* REQUIRED WORK *
Transcribe the listing in full. Keep every line exactly as it stands.

★ ★ ★

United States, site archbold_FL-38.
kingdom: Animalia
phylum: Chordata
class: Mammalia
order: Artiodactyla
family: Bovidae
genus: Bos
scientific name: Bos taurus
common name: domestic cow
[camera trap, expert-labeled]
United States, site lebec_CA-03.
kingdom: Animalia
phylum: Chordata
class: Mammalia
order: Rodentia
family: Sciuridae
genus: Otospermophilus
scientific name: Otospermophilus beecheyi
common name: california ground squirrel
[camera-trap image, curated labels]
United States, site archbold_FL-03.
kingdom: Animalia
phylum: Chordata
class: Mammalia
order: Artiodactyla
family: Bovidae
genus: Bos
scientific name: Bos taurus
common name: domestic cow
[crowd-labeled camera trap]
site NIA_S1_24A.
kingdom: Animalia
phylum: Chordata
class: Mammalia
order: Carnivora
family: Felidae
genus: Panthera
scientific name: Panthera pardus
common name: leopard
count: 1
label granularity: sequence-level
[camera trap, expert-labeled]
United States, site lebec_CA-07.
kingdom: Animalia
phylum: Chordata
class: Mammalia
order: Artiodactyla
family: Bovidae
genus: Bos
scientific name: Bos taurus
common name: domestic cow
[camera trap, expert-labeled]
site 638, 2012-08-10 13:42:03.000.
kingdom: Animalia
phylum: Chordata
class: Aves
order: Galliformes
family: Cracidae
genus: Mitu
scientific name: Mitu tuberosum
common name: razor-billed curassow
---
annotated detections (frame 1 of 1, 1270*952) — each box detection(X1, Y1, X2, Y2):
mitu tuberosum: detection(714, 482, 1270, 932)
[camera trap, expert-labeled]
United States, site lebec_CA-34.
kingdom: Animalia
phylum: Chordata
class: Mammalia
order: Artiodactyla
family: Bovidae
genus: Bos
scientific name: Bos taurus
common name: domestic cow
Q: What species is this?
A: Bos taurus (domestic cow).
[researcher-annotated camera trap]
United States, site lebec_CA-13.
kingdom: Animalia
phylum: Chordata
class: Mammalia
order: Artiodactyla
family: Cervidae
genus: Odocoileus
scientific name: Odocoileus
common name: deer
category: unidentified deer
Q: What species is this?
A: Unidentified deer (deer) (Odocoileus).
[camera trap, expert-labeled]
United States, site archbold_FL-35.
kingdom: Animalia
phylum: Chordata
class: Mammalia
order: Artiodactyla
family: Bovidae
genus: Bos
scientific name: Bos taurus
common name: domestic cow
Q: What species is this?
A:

★ ★ ★

* EXPECTED OUTPUT *
United States, site archbold_FL-38.
kingdom: Animalia
phylum: Chordata
class: Mammalia
order: Artiodactyla
family: Bovidae
genus: Bos
scientific name: Bos taurus
common name: domestic cow
[camera trap, expert-labeled]
United States, site lebec_CA-03.
kingdom: Animalia
phylum: Chordata
class: Mammalia
order: Rodentia
family: Sciuridae
genus: Otospermophilus
scientific name: Otospermophilus beecheyi
common name: california ground squirrel
[camera-trap image, curated labels]
United States, site archbold_FL-03.
kingdom: Animalia
phylum: Chordata
class: Mammalia
order: Artiodactyla
family: Bovidae
genus: Bos
scientific name: Bos taurus
common name: domestic cow
[crowd-labeled camera trap]
site NIA_S1_24A.
kingdom: Animalia
phylum: Chordata
class: Mammalia
order: Carnivora
family: Felidae
genus: Panthera
scientific name: Panthera pardus
common name: leopard
count: 1
label granularity: sequence-level
[camera trap, expert-labeled]
United States, site lebec_CA-07.
kingdom: Animalia
phylum: Chordata
class: Mammalia
order: Artiodactyla
family: Bovidae
genus: Bos
scientific name: Bos taurus
common name: domestic cow
[camera trap, expert-labeled]
site 638, 2012-08-10 13:42:03.000.
kingdom: Animalia
phylum: Chordata
class: Aves
order: Galliformes
family: Cracidae
genus: Mitu
scientific name: Mitu tuberosum
common name: razor-billed curassow
---
annotated detections (frame 1 of 1, 1270*952) — each box detection(X1, Y1, X2, Y2):
mitu tuberosum: detection(714, 482, 1270, 932)
[camera trap, expert-labeled]
United States, site lebec_CA-34.
kingdom: Animalia
phylum: Chordata
class: Mammalia
order: Artiodactyla
family: Bovidae
genus: Bos
scientific name: Bos taurus
common name: domestic cow
Q: What species is this?
A: Bos taurus (domestic cow).
[researcher-annotated camera trap]
United States, site lebec_CA-13.
kingdom: Animalia
phylum: Chordata
class: Mammalia
order: Artiodactyla
family: Cervidae
genus: Odocoileus
scientific name: Odocoileus
common name: deer
category: unidentified deer
Q: What species is this?
A: Unidentified deer (deer) (Odocoileus).
[camera trap, expert-labeled]
United States, site archbold_FL-35.
kingdom: Animalia
phylum: Chordata
class: Mammalia
order: Artiodactyla
family: Bovidae
genus: Bos
scientific name: Bos taurus
common name: domestic cow
Q: What species is this?
A:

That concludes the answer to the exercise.